O, if I had not had a good conscience then, how could I have borne that look! but it seemed to me as if I could feel my soul coming up into my face, to tell its own innocence; I am sure my looks must have said, I am not afraid, for I have done no wrong.

He seemed more satisfied, but he told me that he had been to Mrs.—, where I had lived, and she had told him that the evidence was so great of my dishonesty that she could not doubt it. She was only sorry for me.

"We have determined," said he, "to try you; I cannot but hope that you are what you seem, innocent; but time will show."

I had felt so proud of my character, that the idea of going upon trial was hard for me to bear, and I just answered that I would go; I was not as grateful as perhaps I ought to have been, for it was very good in him to believe me innocent, in spite of all that was told him against me, and I ought to have thanked him for his compassion upon such a forlorn creature as I was then.

Many years after, I found out what I had been accused of, and I had the satisfaction of having my innocence acknowledged. The morning of the day when I left my mistress, she had received some money in gold. She had counted all the pieces over very carefully, and was about putting them away, when she was called suddenly out of the room to see a friend at the door upon important business. It was cold, and she called me, and sent me into the room for her shawl, where I never even saw the gold.

Her brother, who had come with her friend, ran into the room to warm himself while they were talking; he saw the gold, and, to tease his sister, put one of the eagles into his pocket meaning to return it the same day.

He was in a merchant's counting house, and that very day was sent out of town upon important business, at only a minute's warning. He was a careless fellow, and forgot his jest, and did not learn till long afterwards its sad consequences.

My mistress, who knew that no one had entered the room but her brother and I, and was certain of her accuracy in counting the money, was convinced that I was a thief. She had believed some ill-natured things the other servant, who disliked me, had said against me, and had become ready to think ill of me. When, long after, this lady found out her injustice, she took pains to declare my innocence and to ask my forgiveness. But ladies should be careful not to accuse poor girls wrongfully, and not to leave money about. Terrible ruin may follow such carelessness.

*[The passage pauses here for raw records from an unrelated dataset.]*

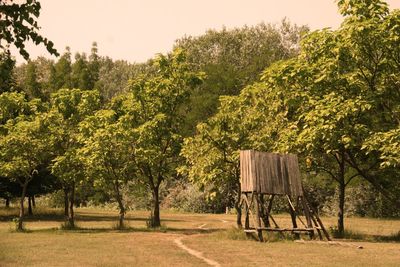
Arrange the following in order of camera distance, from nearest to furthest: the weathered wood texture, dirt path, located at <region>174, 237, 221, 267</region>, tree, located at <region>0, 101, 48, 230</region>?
1. dirt path, located at <region>174, 237, 221, 267</region>
2. the weathered wood texture
3. tree, located at <region>0, 101, 48, 230</region>

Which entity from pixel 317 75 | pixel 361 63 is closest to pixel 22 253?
pixel 317 75

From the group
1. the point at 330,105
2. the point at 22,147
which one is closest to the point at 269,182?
the point at 330,105

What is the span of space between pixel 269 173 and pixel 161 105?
13416mm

After I had lived five years at the minister's, I married a carpenter, a good man, whom my friends all liked; and, though I was almost broken hearted at leaving my happy home, I was willing to give up all for him.

And then new troubles and trials began. My husband was not very successful at first, but I took in sewing, and we got along; we loved each other, and were very happy. But about a year and a half after our marriage, he had a fall from a house, and injured his spine, and after a sickness of three months he died.